The collapse of Kaiam came despite the sale of a plant in England for $80m last year.
Speaking from his $3 million home in San Francisco, Dr Pezeshki denied he was a coward and a Grinch
In May 2017 Kaiam completed a deal to purchase Compound Photonics (CPI in Newton Aycliffe, County Durham, then sold it to optics and photonics firm II-VI for $80m in August.
Mr Pezeshki confirmed he got a ‘windfall’ from that deal but insisted all of the profits were put into Kaiam ‘to help pay wages’.
He said he made ‘very little’ from the sale.
John Jack, 54, a production operator at Kaiam’s Livingston factory, said: ‘Managers let it slip about the deal and we were led to believe it would secure our future. But they never spent a penny on the plant. Some machines are held together with sticky tape.’
Dr Pezeshki claims to have 25 years’ experience of ‘generating, developing, and commercialising optoelectronic technology, resulting in hundreds of millions of dollars of revenue’.
His online CV also boasts that he can ‘raise capital, negotiate contracts and build the key elements of a successful business.’
A former student at the prestigious Stanford University, he has been CEO of California-based Kaiam Corporation since 2009 and has a house in the affluent San Francisco Bay area.
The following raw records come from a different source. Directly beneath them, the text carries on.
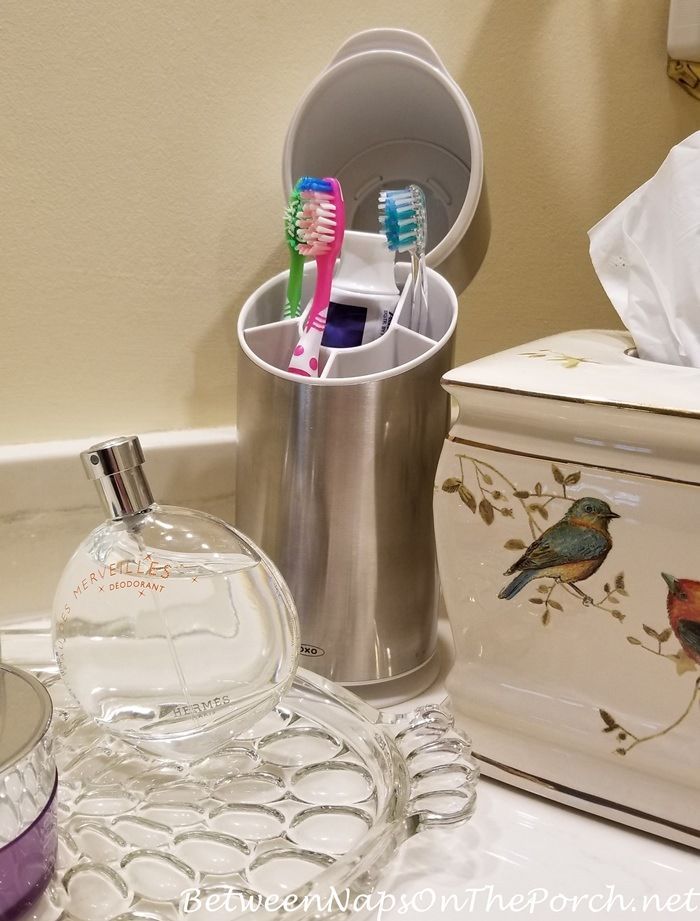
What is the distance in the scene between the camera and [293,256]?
1.67 ft

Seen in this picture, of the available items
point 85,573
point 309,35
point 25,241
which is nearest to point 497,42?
point 309,35

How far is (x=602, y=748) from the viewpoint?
0.41 metres

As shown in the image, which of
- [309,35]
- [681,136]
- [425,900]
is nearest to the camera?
[425,900]

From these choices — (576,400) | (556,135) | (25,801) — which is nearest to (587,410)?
(576,400)

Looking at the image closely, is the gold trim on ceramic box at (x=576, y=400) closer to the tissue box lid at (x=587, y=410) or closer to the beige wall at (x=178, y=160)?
the tissue box lid at (x=587, y=410)

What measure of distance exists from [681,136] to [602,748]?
56cm

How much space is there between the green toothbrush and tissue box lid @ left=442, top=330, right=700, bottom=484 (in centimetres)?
14

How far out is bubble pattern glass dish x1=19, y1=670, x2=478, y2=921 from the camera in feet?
1.10

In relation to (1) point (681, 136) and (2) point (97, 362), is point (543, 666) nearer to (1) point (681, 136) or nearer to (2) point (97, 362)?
(2) point (97, 362)

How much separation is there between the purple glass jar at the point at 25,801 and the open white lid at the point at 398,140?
0.36 metres

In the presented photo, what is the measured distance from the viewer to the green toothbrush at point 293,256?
1.60 ft

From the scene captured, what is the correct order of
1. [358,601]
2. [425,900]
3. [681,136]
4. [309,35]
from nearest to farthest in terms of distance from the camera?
1. [425,900]
2. [358,601]
3. [309,35]
4. [681,136]

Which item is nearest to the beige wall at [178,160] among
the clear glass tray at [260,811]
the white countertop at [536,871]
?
the clear glass tray at [260,811]

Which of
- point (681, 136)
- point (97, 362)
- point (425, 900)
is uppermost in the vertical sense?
point (681, 136)
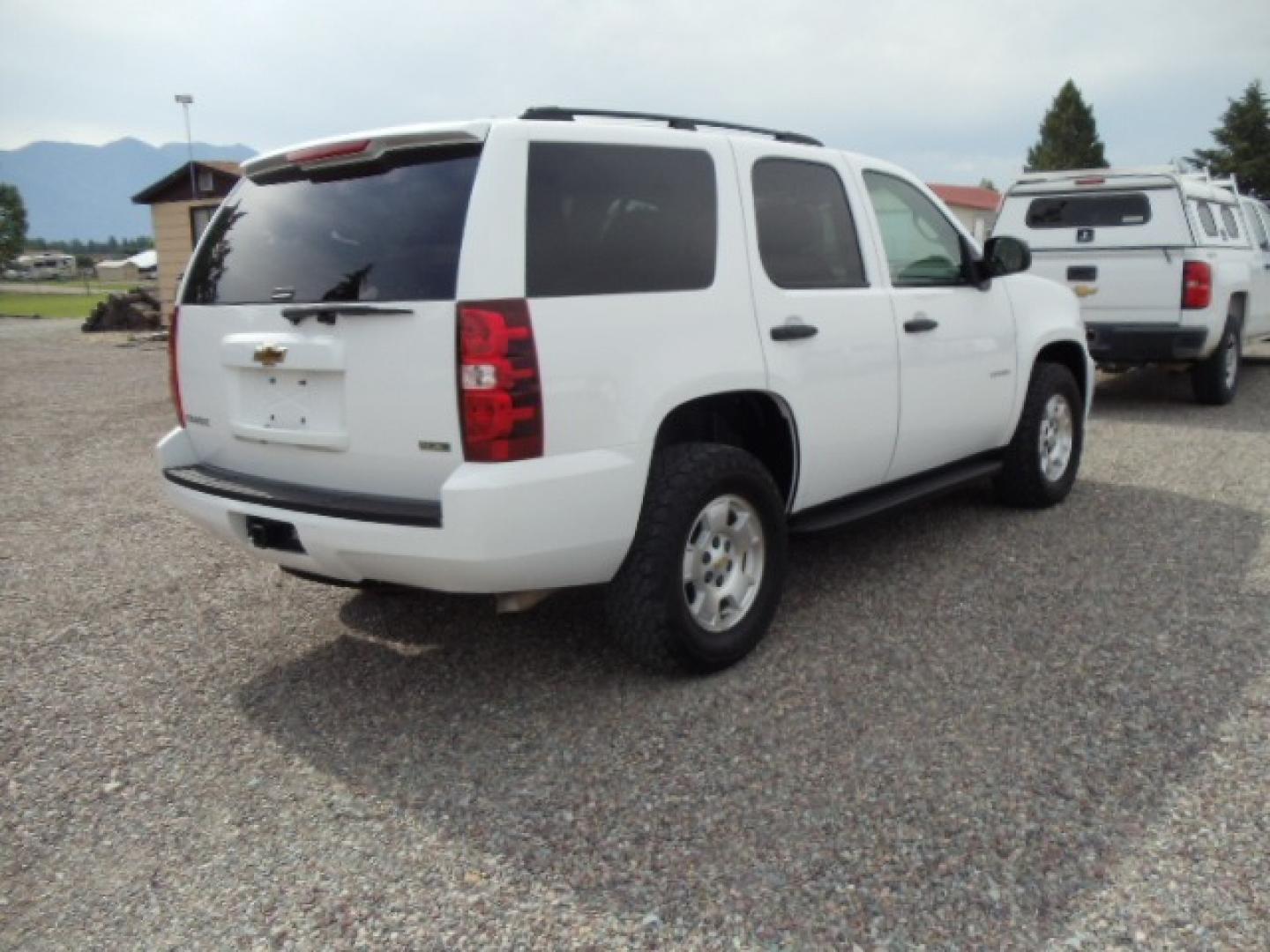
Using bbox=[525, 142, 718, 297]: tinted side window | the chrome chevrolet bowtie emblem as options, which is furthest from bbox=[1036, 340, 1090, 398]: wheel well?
the chrome chevrolet bowtie emblem

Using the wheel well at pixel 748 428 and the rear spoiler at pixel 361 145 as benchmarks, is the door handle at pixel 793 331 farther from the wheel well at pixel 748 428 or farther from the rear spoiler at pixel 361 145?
the rear spoiler at pixel 361 145

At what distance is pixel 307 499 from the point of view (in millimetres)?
3197

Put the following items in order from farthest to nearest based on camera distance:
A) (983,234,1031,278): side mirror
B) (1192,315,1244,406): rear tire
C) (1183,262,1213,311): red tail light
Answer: (1192,315,1244,406): rear tire, (1183,262,1213,311): red tail light, (983,234,1031,278): side mirror

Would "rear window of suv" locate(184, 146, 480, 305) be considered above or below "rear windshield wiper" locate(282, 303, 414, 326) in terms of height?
above

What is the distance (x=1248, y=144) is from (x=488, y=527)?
180 feet

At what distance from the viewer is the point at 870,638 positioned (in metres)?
3.94

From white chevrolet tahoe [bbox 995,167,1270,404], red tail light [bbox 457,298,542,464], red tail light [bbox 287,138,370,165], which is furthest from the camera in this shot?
white chevrolet tahoe [bbox 995,167,1270,404]

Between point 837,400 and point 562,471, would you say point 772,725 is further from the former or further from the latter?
point 837,400

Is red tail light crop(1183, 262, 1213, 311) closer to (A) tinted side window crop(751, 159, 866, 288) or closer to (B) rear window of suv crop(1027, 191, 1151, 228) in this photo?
(B) rear window of suv crop(1027, 191, 1151, 228)

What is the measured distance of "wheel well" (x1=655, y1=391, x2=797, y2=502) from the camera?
12.0ft

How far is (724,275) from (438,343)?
44.8 inches

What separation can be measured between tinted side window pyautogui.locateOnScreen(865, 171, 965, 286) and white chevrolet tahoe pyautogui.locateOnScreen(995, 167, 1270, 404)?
4.76m

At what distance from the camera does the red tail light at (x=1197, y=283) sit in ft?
27.9

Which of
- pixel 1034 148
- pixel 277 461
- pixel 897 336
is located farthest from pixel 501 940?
pixel 1034 148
He relocated to Edinburgh after taking over the Livingston plant but flew home for Christmas.
Mr Pezeshki has written a book called Answers To The Ultimate Questions Of Life, The Universe And Everything, in which he describes religion as ‘absurd and ridiculously outdated’.
He argues that we should all let go of our strong sense of identity so that ‘selfishness, evil, and our fear of individual death’ will leave us.